BACKGROUND: The incidence of liver and pancreatic cancer is rising. Patients benefit from current treatments, but there are limitations in the evaluation of (early) response to treatment. Tumor metabolic alterations can be measured noninvasively with phosphorus (31 P) magnetic resonance spectroscopy (MRS). PURPOSE: To conduct a quantitative analysis of the available literature on 31 P MRS performed in hepatopancreatobiliary cancer and to provide insight into its current and potential for therapy (non-) response assessment. POPULATION Patients with hepatopancreatobiliary cancer. FIELD STRENGTH/SEQUENCE 31 P MRS. ASSESSMENT The PubMed, EMBASE, and Cochrane library databases were systematically searched for studies published to 17 March 17, 2022. All 31 P MRS studies in hepatopancreatobiliary cancer reporting 31 P metabolite levels were included. STATISTICAL TESTS Relative differences in 31 P metabolite levels/ratios between patients before therapy and healthy controls, and the relative changes in 31 P metabolite levels/ratios in patients before and after therapy were determined. RESULTS: The search yielded 10 studies, comprising 301 subjects, of whom 132 (44%) healthy volunteers and 169 (56%) patients with liver cancer of various etiology.
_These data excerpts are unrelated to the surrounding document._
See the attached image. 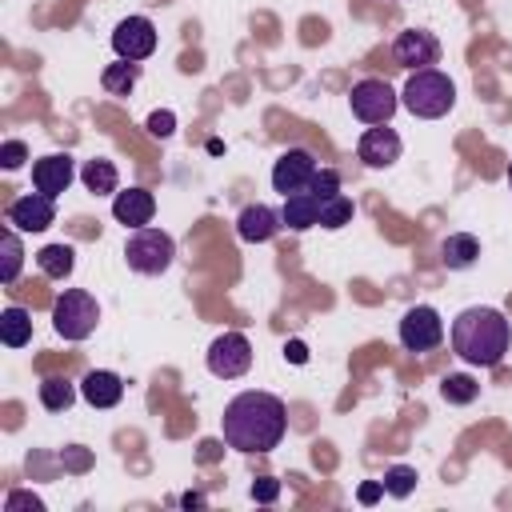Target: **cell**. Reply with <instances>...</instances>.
I'll return each instance as SVG.
<instances>
[{
	"mask_svg": "<svg viewBox=\"0 0 512 512\" xmlns=\"http://www.w3.org/2000/svg\"><path fill=\"white\" fill-rule=\"evenodd\" d=\"M72 176H76V160L68 156V152H52V156H40L36 164H32V184H36V192H44V196H60V192H68V184H72Z\"/></svg>",
	"mask_w": 512,
	"mask_h": 512,
	"instance_id": "4fadbf2b",
	"label": "cell"
},
{
	"mask_svg": "<svg viewBox=\"0 0 512 512\" xmlns=\"http://www.w3.org/2000/svg\"><path fill=\"white\" fill-rule=\"evenodd\" d=\"M284 356H288L292 364H304V360H308V348H304V340H288V344H284Z\"/></svg>",
	"mask_w": 512,
	"mask_h": 512,
	"instance_id": "e575fe53",
	"label": "cell"
},
{
	"mask_svg": "<svg viewBox=\"0 0 512 512\" xmlns=\"http://www.w3.org/2000/svg\"><path fill=\"white\" fill-rule=\"evenodd\" d=\"M220 432H224V444L236 452H248V456L272 452L288 432L284 400L272 392H240L228 400L220 416Z\"/></svg>",
	"mask_w": 512,
	"mask_h": 512,
	"instance_id": "6da1fadb",
	"label": "cell"
},
{
	"mask_svg": "<svg viewBox=\"0 0 512 512\" xmlns=\"http://www.w3.org/2000/svg\"><path fill=\"white\" fill-rule=\"evenodd\" d=\"M180 504H184V508H200V504H204V496H200V492H184V496H180Z\"/></svg>",
	"mask_w": 512,
	"mask_h": 512,
	"instance_id": "d590c367",
	"label": "cell"
},
{
	"mask_svg": "<svg viewBox=\"0 0 512 512\" xmlns=\"http://www.w3.org/2000/svg\"><path fill=\"white\" fill-rule=\"evenodd\" d=\"M200 448H204V452H200V456H204V460H212V456H216V444H212V440H204V444H200Z\"/></svg>",
	"mask_w": 512,
	"mask_h": 512,
	"instance_id": "8d00e7d4",
	"label": "cell"
},
{
	"mask_svg": "<svg viewBox=\"0 0 512 512\" xmlns=\"http://www.w3.org/2000/svg\"><path fill=\"white\" fill-rule=\"evenodd\" d=\"M400 104L420 120H440L456 104V84L436 68H416L400 88Z\"/></svg>",
	"mask_w": 512,
	"mask_h": 512,
	"instance_id": "3957f363",
	"label": "cell"
},
{
	"mask_svg": "<svg viewBox=\"0 0 512 512\" xmlns=\"http://www.w3.org/2000/svg\"><path fill=\"white\" fill-rule=\"evenodd\" d=\"M252 368V344L244 332H220L208 344V372L220 380H236Z\"/></svg>",
	"mask_w": 512,
	"mask_h": 512,
	"instance_id": "52a82bcc",
	"label": "cell"
},
{
	"mask_svg": "<svg viewBox=\"0 0 512 512\" xmlns=\"http://www.w3.org/2000/svg\"><path fill=\"white\" fill-rule=\"evenodd\" d=\"M172 128H176V116H172L168 108L148 116V132H152V136H172Z\"/></svg>",
	"mask_w": 512,
	"mask_h": 512,
	"instance_id": "d6a6232c",
	"label": "cell"
},
{
	"mask_svg": "<svg viewBox=\"0 0 512 512\" xmlns=\"http://www.w3.org/2000/svg\"><path fill=\"white\" fill-rule=\"evenodd\" d=\"M112 48L120 60H132V64L148 60L156 52V24L148 16H124L112 32Z\"/></svg>",
	"mask_w": 512,
	"mask_h": 512,
	"instance_id": "9c48e42d",
	"label": "cell"
},
{
	"mask_svg": "<svg viewBox=\"0 0 512 512\" xmlns=\"http://www.w3.org/2000/svg\"><path fill=\"white\" fill-rule=\"evenodd\" d=\"M440 396H444L448 404H472V400L480 396V384H476L472 376H464V372H452V376L440 380Z\"/></svg>",
	"mask_w": 512,
	"mask_h": 512,
	"instance_id": "4316f807",
	"label": "cell"
},
{
	"mask_svg": "<svg viewBox=\"0 0 512 512\" xmlns=\"http://www.w3.org/2000/svg\"><path fill=\"white\" fill-rule=\"evenodd\" d=\"M512 348V324L500 308H464L452 320V352L472 368H496Z\"/></svg>",
	"mask_w": 512,
	"mask_h": 512,
	"instance_id": "7a4b0ae2",
	"label": "cell"
},
{
	"mask_svg": "<svg viewBox=\"0 0 512 512\" xmlns=\"http://www.w3.org/2000/svg\"><path fill=\"white\" fill-rule=\"evenodd\" d=\"M280 220L292 228V232H308L320 224V200L312 192H296V196H284V208H280Z\"/></svg>",
	"mask_w": 512,
	"mask_h": 512,
	"instance_id": "ac0fdd59",
	"label": "cell"
},
{
	"mask_svg": "<svg viewBox=\"0 0 512 512\" xmlns=\"http://www.w3.org/2000/svg\"><path fill=\"white\" fill-rule=\"evenodd\" d=\"M384 496V480H372V484H360V492H356V500L360 504H376Z\"/></svg>",
	"mask_w": 512,
	"mask_h": 512,
	"instance_id": "836d02e7",
	"label": "cell"
},
{
	"mask_svg": "<svg viewBox=\"0 0 512 512\" xmlns=\"http://www.w3.org/2000/svg\"><path fill=\"white\" fill-rule=\"evenodd\" d=\"M348 104H352V116H356V120H364V124H388L392 112L400 108V96L392 92L388 80L368 76V80H356V84H352Z\"/></svg>",
	"mask_w": 512,
	"mask_h": 512,
	"instance_id": "8992f818",
	"label": "cell"
},
{
	"mask_svg": "<svg viewBox=\"0 0 512 512\" xmlns=\"http://www.w3.org/2000/svg\"><path fill=\"white\" fill-rule=\"evenodd\" d=\"M36 264H40L44 276H52V280H68L72 268H76V252H72V244H44V248L36 252Z\"/></svg>",
	"mask_w": 512,
	"mask_h": 512,
	"instance_id": "7402d4cb",
	"label": "cell"
},
{
	"mask_svg": "<svg viewBox=\"0 0 512 512\" xmlns=\"http://www.w3.org/2000/svg\"><path fill=\"white\" fill-rule=\"evenodd\" d=\"M112 216H116L124 228H144V224H152V216H156V196H152L148 188L116 192V196H112Z\"/></svg>",
	"mask_w": 512,
	"mask_h": 512,
	"instance_id": "9a60e30c",
	"label": "cell"
},
{
	"mask_svg": "<svg viewBox=\"0 0 512 512\" xmlns=\"http://www.w3.org/2000/svg\"><path fill=\"white\" fill-rule=\"evenodd\" d=\"M352 216H356V204L348 200V196H332V200H324L320 204V228H328V232H336V228H344V224H352Z\"/></svg>",
	"mask_w": 512,
	"mask_h": 512,
	"instance_id": "484cf974",
	"label": "cell"
},
{
	"mask_svg": "<svg viewBox=\"0 0 512 512\" xmlns=\"http://www.w3.org/2000/svg\"><path fill=\"white\" fill-rule=\"evenodd\" d=\"M80 396L92 404V408H116L120 396H124V380L108 368H92L84 380H80Z\"/></svg>",
	"mask_w": 512,
	"mask_h": 512,
	"instance_id": "e0dca14e",
	"label": "cell"
},
{
	"mask_svg": "<svg viewBox=\"0 0 512 512\" xmlns=\"http://www.w3.org/2000/svg\"><path fill=\"white\" fill-rule=\"evenodd\" d=\"M392 56H396V64H404L412 72L416 68H432L440 60V40L432 32H424V28H404L396 36V44H392Z\"/></svg>",
	"mask_w": 512,
	"mask_h": 512,
	"instance_id": "7c38bea8",
	"label": "cell"
},
{
	"mask_svg": "<svg viewBox=\"0 0 512 512\" xmlns=\"http://www.w3.org/2000/svg\"><path fill=\"white\" fill-rule=\"evenodd\" d=\"M276 496H280V480L276 476H256L252 480V500L256 504H272Z\"/></svg>",
	"mask_w": 512,
	"mask_h": 512,
	"instance_id": "4dcf8cb0",
	"label": "cell"
},
{
	"mask_svg": "<svg viewBox=\"0 0 512 512\" xmlns=\"http://www.w3.org/2000/svg\"><path fill=\"white\" fill-rule=\"evenodd\" d=\"M80 180H84V188H88V192H96V196H112V192H116V184H120V172H116V164H112V160L96 156V160H84Z\"/></svg>",
	"mask_w": 512,
	"mask_h": 512,
	"instance_id": "ffe728a7",
	"label": "cell"
},
{
	"mask_svg": "<svg viewBox=\"0 0 512 512\" xmlns=\"http://www.w3.org/2000/svg\"><path fill=\"white\" fill-rule=\"evenodd\" d=\"M72 400H76L72 380H64V376H48V380H40V404H44L48 412H64V408H72Z\"/></svg>",
	"mask_w": 512,
	"mask_h": 512,
	"instance_id": "d4e9b609",
	"label": "cell"
},
{
	"mask_svg": "<svg viewBox=\"0 0 512 512\" xmlns=\"http://www.w3.org/2000/svg\"><path fill=\"white\" fill-rule=\"evenodd\" d=\"M308 192H312L320 204H324V200H332V196L340 192V172H336V168H316V176H312Z\"/></svg>",
	"mask_w": 512,
	"mask_h": 512,
	"instance_id": "f1b7e54d",
	"label": "cell"
},
{
	"mask_svg": "<svg viewBox=\"0 0 512 512\" xmlns=\"http://www.w3.org/2000/svg\"><path fill=\"white\" fill-rule=\"evenodd\" d=\"M0 340H4L8 348H24V344L32 340V312L20 308V304L4 308V312H0Z\"/></svg>",
	"mask_w": 512,
	"mask_h": 512,
	"instance_id": "44dd1931",
	"label": "cell"
},
{
	"mask_svg": "<svg viewBox=\"0 0 512 512\" xmlns=\"http://www.w3.org/2000/svg\"><path fill=\"white\" fill-rule=\"evenodd\" d=\"M136 80H140V64H132V60H116V64H108V68L100 72V84H104V92H112V96H128V92L136 88Z\"/></svg>",
	"mask_w": 512,
	"mask_h": 512,
	"instance_id": "603a6c76",
	"label": "cell"
},
{
	"mask_svg": "<svg viewBox=\"0 0 512 512\" xmlns=\"http://www.w3.org/2000/svg\"><path fill=\"white\" fill-rule=\"evenodd\" d=\"M440 340H444V320L436 308L416 304L400 316V344L408 352H432V348H440Z\"/></svg>",
	"mask_w": 512,
	"mask_h": 512,
	"instance_id": "ba28073f",
	"label": "cell"
},
{
	"mask_svg": "<svg viewBox=\"0 0 512 512\" xmlns=\"http://www.w3.org/2000/svg\"><path fill=\"white\" fill-rule=\"evenodd\" d=\"M476 256H480V240L468 236V232H452V236H444V244H440V264L452 268V272L472 268Z\"/></svg>",
	"mask_w": 512,
	"mask_h": 512,
	"instance_id": "d6986e66",
	"label": "cell"
},
{
	"mask_svg": "<svg viewBox=\"0 0 512 512\" xmlns=\"http://www.w3.org/2000/svg\"><path fill=\"white\" fill-rule=\"evenodd\" d=\"M412 488H416V468H408V464H392V468L384 472V492H388V496L404 500Z\"/></svg>",
	"mask_w": 512,
	"mask_h": 512,
	"instance_id": "83f0119b",
	"label": "cell"
},
{
	"mask_svg": "<svg viewBox=\"0 0 512 512\" xmlns=\"http://www.w3.org/2000/svg\"><path fill=\"white\" fill-rule=\"evenodd\" d=\"M280 228H284V220H280V212L268 208V204H248V208L236 216V232H240L244 244H264V240H272Z\"/></svg>",
	"mask_w": 512,
	"mask_h": 512,
	"instance_id": "2e32d148",
	"label": "cell"
},
{
	"mask_svg": "<svg viewBox=\"0 0 512 512\" xmlns=\"http://www.w3.org/2000/svg\"><path fill=\"white\" fill-rule=\"evenodd\" d=\"M508 188H512V168H508Z\"/></svg>",
	"mask_w": 512,
	"mask_h": 512,
	"instance_id": "74e56055",
	"label": "cell"
},
{
	"mask_svg": "<svg viewBox=\"0 0 512 512\" xmlns=\"http://www.w3.org/2000/svg\"><path fill=\"white\" fill-rule=\"evenodd\" d=\"M316 176V156L308 148H288L280 152V160L272 164V188L280 196H296V192H308Z\"/></svg>",
	"mask_w": 512,
	"mask_h": 512,
	"instance_id": "30bf717a",
	"label": "cell"
},
{
	"mask_svg": "<svg viewBox=\"0 0 512 512\" xmlns=\"http://www.w3.org/2000/svg\"><path fill=\"white\" fill-rule=\"evenodd\" d=\"M96 320H100V308L84 288H64L52 304V328L64 340H88L96 332Z\"/></svg>",
	"mask_w": 512,
	"mask_h": 512,
	"instance_id": "5b68a950",
	"label": "cell"
},
{
	"mask_svg": "<svg viewBox=\"0 0 512 512\" xmlns=\"http://www.w3.org/2000/svg\"><path fill=\"white\" fill-rule=\"evenodd\" d=\"M20 508H32V512H40V508H44V500H40V496H32V492H8V500H4V512H20Z\"/></svg>",
	"mask_w": 512,
	"mask_h": 512,
	"instance_id": "1f68e13d",
	"label": "cell"
},
{
	"mask_svg": "<svg viewBox=\"0 0 512 512\" xmlns=\"http://www.w3.org/2000/svg\"><path fill=\"white\" fill-rule=\"evenodd\" d=\"M400 136L392 132V128H384V124H372L364 136H360V144H356V156L368 164V168H392L396 160H400Z\"/></svg>",
	"mask_w": 512,
	"mask_h": 512,
	"instance_id": "5bb4252c",
	"label": "cell"
},
{
	"mask_svg": "<svg viewBox=\"0 0 512 512\" xmlns=\"http://www.w3.org/2000/svg\"><path fill=\"white\" fill-rule=\"evenodd\" d=\"M24 160H28V144H24V140H4V144H0V164H4L8 172H16Z\"/></svg>",
	"mask_w": 512,
	"mask_h": 512,
	"instance_id": "f546056e",
	"label": "cell"
},
{
	"mask_svg": "<svg viewBox=\"0 0 512 512\" xmlns=\"http://www.w3.org/2000/svg\"><path fill=\"white\" fill-rule=\"evenodd\" d=\"M172 256H176V244L164 228H132V236L124 240V260L132 272L140 276H160L172 268Z\"/></svg>",
	"mask_w": 512,
	"mask_h": 512,
	"instance_id": "277c9868",
	"label": "cell"
},
{
	"mask_svg": "<svg viewBox=\"0 0 512 512\" xmlns=\"http://www.w3.org/2000/svg\"><path fill=\"white\" fill-rule=\"evenodd\" d=\"M0 252H4V260H0V284H16V276H20V268H24V244H20L16 228H4Z\"/></svg>",
	"mask_w": 512,
	"mask_h": 512,
	"instance_id": "cb8c5ba5",
	"label": "cell"
},
{
	"mask_svg": "<svg viewBox=\"0 0 512 512\" xmlns=\"http://www.w3.org/2000/svg\"><path fill=\"white\" fill-rule=\"evenodd\" d=\"M52 220H56V200L44 192H28L8 204V224L16 232H44V228H52Z\"/></svg>",
	"mask_w": 512,
	"mask_h": 512,
	"instance_id": "8fae6325",
	"label": "cell"
}]
</instances>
To date, 31 P MRS has not been applied in pancreatic cancer. In liver cancer, alterations in levels of 31 P metabolites involved in cell proliferation (phosphomonoesters [PMEs] and phosphodiesters [PDEs]) and energy metabolism (ATP and inorganic phosphate [Pi]) were observed. In particular, liver tumors were associated with elevations of PME/PDE and PME/Pi compared to healthy liver tissue, although there was a broad variety among studies (elevations of 2%-267% and 21%-233%, respectively). Changes in PME/PDE in liver tumors upon therapy were substantial, yet very heterogeneous and both decreases and increases were observed, whereas PME/Pi was consistently decreased after therapy in all studies (-13% to -76%). DATA CONCLUSION: 31 P MRS has great potential for treatment monitoring in oncology. Future studies are needed to correlate the changes in 31 P metabolite levels in hepatopancreatobiliary tumors with treatment response. EVIDENCE LEVEL 3 TECHNICAL EFFICACY Stage 2.